## ZU BEARBEITEN
1. Geben Sie aus dem Bericht über die Vorfälle in Halle den Abschnitt von „Von den im Hauptbahnhof“ bis „weitere Gaststätten aufsuchten.“ wortgetreu aus.
2. Gegen wie viel Uhr waren laut dem Bericht über die Vorfälle in Halle Ordnung und Sicherheit auf dem Hauptbahnhof Halle wiederhergestellt?
3. Führen Sie den Bericht über die Vorfälle in Halle im Anschluss an seinen letzten Satz weiter.

## VORGEGEBENER TEXT
════════════════

Von den im Hauptbahnhof Halle verbliebenen ehemaligen NVA-Angehörigen begaben sich einzelne Gruppen in Stärke von zehn bis 15 Personen in das Stadtgebiet von Halle, wo sie weitere Gaststätten aufsuchten.

Eine Gruppe von sieben ehemaligen NVA-Angehörigen führte dabei weiterhin eine weiße Fahne mit ca. 20 Unterschriften und der Aufschrift »Wir Reservisten aus Obersachswerfen« mit und entwendete vom Gebäude des Hauptpostamtes eine Fahne.

Inzwischen liegen Meldungen vor, dass vermutlich ebenfalls von entlassenen NVA-Angehörigen/Grenze im Stadtgebiet von Halle weitere Fahnen aus den Halterungen entwendet worden sind.

Nach Einsatz weiterer Streifen der NVA im Gebiet von Halle wurden diese sieben ehemaligen NVA-Angehörigen in Halle aufgegriffen und dem VPKA Halle zugeführt.

Fünf ehemalige NVA-Angehörige wurden dem Staatsanwalt übergeben, da sie in Verdacht standen, Fahnen in Halle heruntergerissen bzw. entwendet zu haben. Die fünf NVA-Angehörigen waren volltrunken. Der Verdacht der Fahnenabrisse hat sich bisher nicht bestätigt, ein Ermittlungsverfahren wurde nicht eingeleitet.

Bei der Ausfahrt des Zuges D 285 in Richtung Leipzig am Abend des 22.10.1963 sprangen auf dem Hauptbahnhof Halle ca. 15 ehemalige Angehörige der NVA/Grenze auf den anfahrenden Zug auf, wobei sie grölten, randalierten und mit Bierflaschen warfen.

Auf dem Hauptbahnhof Halle waren durch Maßnahmen der NVA, VP und Trapo gegen 2.00 Uhr Ordnung und Sicherheit wiederhergestellt.

Durch das MfS wurden Maßnahmen zur restlosen Klärung des Vorfalles eingeleitet.

════════════════

## AUSZÜGE DER EINTRÄGE
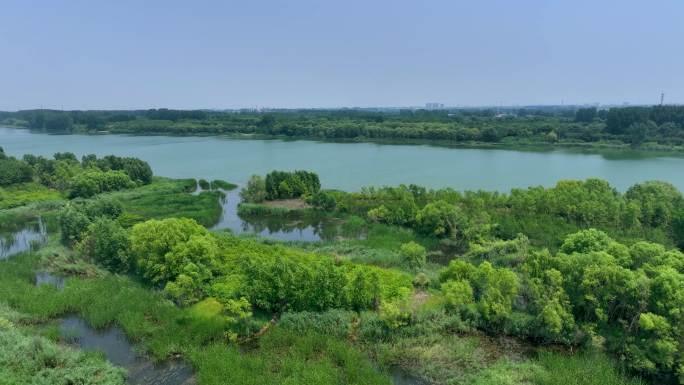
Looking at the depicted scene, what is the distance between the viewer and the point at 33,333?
15.1m

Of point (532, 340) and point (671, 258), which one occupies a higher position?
point (671, 258)

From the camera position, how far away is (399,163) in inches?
2202

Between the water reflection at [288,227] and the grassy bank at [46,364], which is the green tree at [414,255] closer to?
the water reflection at [288,227]

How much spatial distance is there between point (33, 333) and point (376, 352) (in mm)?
12293

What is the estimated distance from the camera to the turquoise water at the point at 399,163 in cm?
4425

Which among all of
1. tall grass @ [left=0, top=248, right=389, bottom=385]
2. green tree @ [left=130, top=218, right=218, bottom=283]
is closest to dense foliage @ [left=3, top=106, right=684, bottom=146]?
green tree @ [left=130, top=218, right=218, bottom=283]

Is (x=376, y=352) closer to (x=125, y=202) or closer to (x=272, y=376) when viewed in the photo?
(x=272, y=376)

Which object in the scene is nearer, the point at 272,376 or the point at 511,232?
the point at 272,376

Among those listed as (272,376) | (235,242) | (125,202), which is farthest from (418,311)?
(125,202)

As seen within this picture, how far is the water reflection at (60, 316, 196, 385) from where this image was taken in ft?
43.5

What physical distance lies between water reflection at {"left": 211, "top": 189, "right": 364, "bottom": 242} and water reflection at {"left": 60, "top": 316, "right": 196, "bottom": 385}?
1309 cm

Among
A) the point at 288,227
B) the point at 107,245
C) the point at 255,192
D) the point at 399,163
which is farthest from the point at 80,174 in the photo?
the point at 399,163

════════════════

## LÖSUNGEN ZUR ÜBUNG
1.
Von den im Hauptbahnhof Halle verbliebenen ehemaligen NVA-Angehörigen begaben sich einzelne Gruppen in Stärke von zehn bis 15 Personen in das Stadtgebiet von Halle, wo sie weitere Gaststätten aufsuchten.

2. Gegen 2.00 Uhr.

3.
Unseres Erachtens wäre es zur Vermeidung derartiger Vorkommnisse zweckmäßig, die Abschlussfeiern in den Einheiten der NVA nicht erst unmittelbar vor der Abfahrt der Züge durchzuführen, um zu verhindern, dass die entlassenen NVA-Angehörigen bereits in angetrunkenem Zustand die Fahrt antreten. Weiterhin wäre zu prüfen, ob nicht verantwortliche Offiziere benannt werden sollten, die die Sonderzüge bzw. starke Reisegruppen von entlassenen NVA-Angehörigen bis zum Endbahnhof begleiten und dafür sorgen, dass die ehemaligen NVA-Angehörigen ihre Erziehung in der NVA durch ein diszipliniertes Auftreten gegenüber der Bevölkerung durch die Vermeidung derartiger oder ähnlicher Vorkommnisse demonstrieren.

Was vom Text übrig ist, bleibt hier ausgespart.